Il est presque 17h et je repars de Villaines, plus que 200 bornes, bordel !
Bon, on ne va pas non plus se mentir, parfois sur PBP, on s'occupe seulement d'abattre des kilomètres, on pense à des tas de choses, à notre copine qui s'angoisse à la maison... Je roule un peu avec Marcel le Grenoblois, il roule en écoutant une mini radio montée sur son guidon. Il me propose de continuer avec lui mais je le laisse filer car je ressens un début de tendinite au talon d'achille. J'y ai droit presque à chaque édition dès que je m'approche des 1100 kms.
Je mange à Mortagne vers 21h15. La traversée du Perche n'est pas la plus passionnante au retour donc c'est le moment de philosopher un peu...
Paris Brest reste une belle épreuve et je pense qu'il y a de bons cyclistes parmi ceux qui organisent. Cependant en regardant les évolutions au fil des éditions, le comportement des organisateurs fait souvent penser à celui d'une jeune fille velléitaire qui s'offrirait au premier venu ! En l'occurence ici, le compétiteur obsédé du chronomètre... Une marotte bien occidentale que celle-là et les Orientaux qui participent prennent les choses avec bien plus de détachement et de recul.
Que ferait un amish s'il devait organiser PBP?
Oui, les Amish, vous savez cette communauté religieuse nord-américaine d'origine allemande. Ils ne refusent pas la technologie mais s'interrogent collectivement sur l'usage qu'ils peuvent en faire. Et se restreignent fortement. Ils ne refusent pas l'usage de l'électricité mais ils refusent de se servir du réseau public. Donc parfois, ils alimentent de petits appareils avec des éoliennes rudimentaires par exemple.
Ça a d'ailleurs beaucoup fait rire notre Président de la République qui a fait savoir en 2020 qu'il ne croyait pas au modèle Amish. Enfin, tout ceci c'était avant l'explosion des prix de l'énergie et les engueulades avec les Allemands pour fixer le prix du gaz ! Mais le cap est maintenant mis sur la sobriété... Si ça continue, avant la fin du quinquennat, il m'enverra un mot de remerciement pour vous avoir parlé positivement des Amish !

········

▸ **Consignes**:
1/ Répondez à ces questions sur le récit de Paris-Brest-Paris :
(a) Vers quelle heure a lieu le départ de Villaines ?
(b) Quel appareil Marcel le Grenoblois a-t-il monté sur son guidon ?
(c) En quelle année le Président de la République a-t-il fait savoir qu'il ne croyait pas au modèle Amish ?
2/ Poursuivez le récit de Paris-Brest-Paris à partir de sa dernière phrase.

Extraits d'un jeu de données spatiales:

········

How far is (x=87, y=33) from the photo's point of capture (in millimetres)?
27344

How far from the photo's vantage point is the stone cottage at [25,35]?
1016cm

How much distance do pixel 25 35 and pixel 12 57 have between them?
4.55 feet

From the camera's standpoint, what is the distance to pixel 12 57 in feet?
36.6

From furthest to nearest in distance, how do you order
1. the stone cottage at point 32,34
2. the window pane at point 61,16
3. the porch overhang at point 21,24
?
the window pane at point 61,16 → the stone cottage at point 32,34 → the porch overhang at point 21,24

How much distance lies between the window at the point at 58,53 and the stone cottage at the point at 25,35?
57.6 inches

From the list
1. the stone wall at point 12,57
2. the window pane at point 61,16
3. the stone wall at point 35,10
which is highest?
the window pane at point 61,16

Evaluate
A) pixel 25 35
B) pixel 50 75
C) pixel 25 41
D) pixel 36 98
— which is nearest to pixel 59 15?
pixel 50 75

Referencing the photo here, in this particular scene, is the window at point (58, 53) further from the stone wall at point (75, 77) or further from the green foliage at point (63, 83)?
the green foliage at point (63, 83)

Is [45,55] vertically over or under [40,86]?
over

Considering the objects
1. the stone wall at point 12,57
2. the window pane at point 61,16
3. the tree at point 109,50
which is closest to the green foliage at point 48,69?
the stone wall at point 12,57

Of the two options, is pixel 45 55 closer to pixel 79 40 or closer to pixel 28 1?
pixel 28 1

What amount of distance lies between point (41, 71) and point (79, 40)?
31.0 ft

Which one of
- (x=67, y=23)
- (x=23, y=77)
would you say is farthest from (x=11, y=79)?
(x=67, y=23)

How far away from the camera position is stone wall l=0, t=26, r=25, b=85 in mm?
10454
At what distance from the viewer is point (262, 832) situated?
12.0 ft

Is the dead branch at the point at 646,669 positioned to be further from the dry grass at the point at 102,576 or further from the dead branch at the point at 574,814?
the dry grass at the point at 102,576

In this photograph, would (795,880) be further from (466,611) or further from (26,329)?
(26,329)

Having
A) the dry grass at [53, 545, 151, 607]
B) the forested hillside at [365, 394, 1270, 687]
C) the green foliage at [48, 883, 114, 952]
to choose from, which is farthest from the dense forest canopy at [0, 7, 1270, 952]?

········

▸ **Corrigé**:
1/
(a) Presque 17h.
(b) Une mini radio.
(c) En 2020.

2/
L'heure est aux lowtechs, si un Amish organisait PBP, il supprimerait le système de chronométrage par puce. Lourd à mettre en place et très couteux, ce système a fait exploser les droits d'inscription. Sans y réfléchir, on s'est fait baguer comme des pigeons. Et on a perdu au passage une partie de notre liberté. Revenons à des valeurs plus "randonneur", tout ceci n'a fait qu'exacerber l'esprit de compétition entre chacun.
Le traditionnel carnet de route que l'on tamponne à chaque contrôle et qui est d'ailleurs toujours en service, fonctionne parfaitement, coûte peu.
Au fait, comment s'appelle le prestataire qui s'occupe du chronométrage? Chronocourse, ça ne s'invente pas sauf que Paris Brest n'est plus une course depuis l'après-guerre!!!
Le cyclo moins riche qu'il soit Français ou étranger doit pouvoir continuer à participer. Les droits d'inscription enflent à chaque édition et c'est préoccupant. L'Ukrainien en mini vélo acier des années 50 a toute sa place, c'est aussi ce qui fait la valeur de Paris Brest.
Bien sûr, de grosses gouttes de sueur froide perlent au front des compétiteurs de tous poils qui lisent ce lignes! Les gars, je vous avais mis en garde en préambule de ce récit... Vous êtes passés outre mon avertissement et avez dangereusement continué la lecture de texte séditieux!
On ne va tout de même pas brouiller ou interdire Strava, soyez rassurés, vous allez pouvoir continuer à vous comparer.
Je cause, je râle et voici Dreux, la dernière étape à 60 kms de l'arrivée. A nouveau un froid de gueux lors de cette dernière nuit. Je décide de dormir quelques heures pour ne pas arriver à Rambouillet en pleine nuit. Un cycliste arrive au contrôle en même temps que moi, il titube en descendant du vélo. Un bénévole lui demande si ça va... Il veut répondre mais pas un son ne sort tellement il est congelé !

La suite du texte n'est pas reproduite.